Experimental Design: In two independent, randomized, crossover drug interaction studies, cancer patients with a creatinine clearance (CrCl) ≥60
mL/min received an NSAID (aspirin or ibuprofen) with either the first or the second dose of pemetrexed (cycle 1 or 2). Pemetrexed
(500 mg/m 2 ) was infused i.v. on day 1 of a 21-day cycle, and all patients were supplemented with oral folic acid and i.m. vitamin B 12 . Aspirin (325 mg) or ibuprofen (400 mg; 2 × 200 mg) was given orally every 6 hours, starting 2 days before pemetrexed administration,
with the ninth and final dose taken 1 hour before infusion. Pemetrexed pharmacokinetics with and without concomitant NSAID
treatment were compared for cycles 1 and 2.

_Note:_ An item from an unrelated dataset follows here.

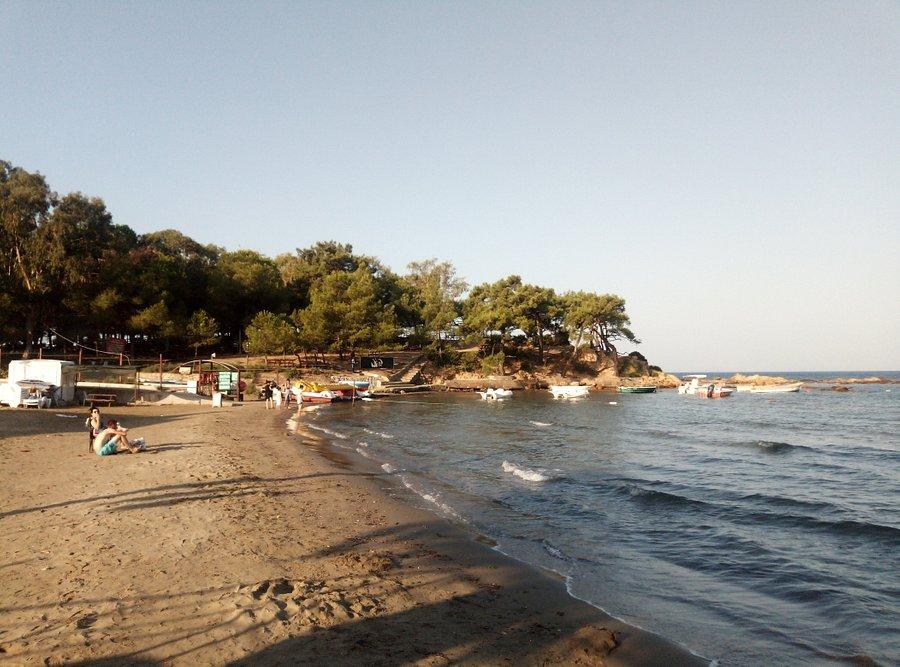 Menderes Kalemlik Plajı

Results: Data from 27 patients in each study were evaluable for the analysis of pemetrexed pharmacokinetics. Coadministration of aspirin
did not alter pemetrexed pharmacokinetics; however, ibuprofen coadministration was associated with a 16% reduction in clearance,
a 15% increase in maximum plasma concentration, and a 20% increase in area under the plasma concentration versus time curve
but no significant change in V ss compared with pemetrexed alone. No febrile neutropenia occurred in any patient, and no increase in pemetrexed-related toxicity
was associated with NSAID administration.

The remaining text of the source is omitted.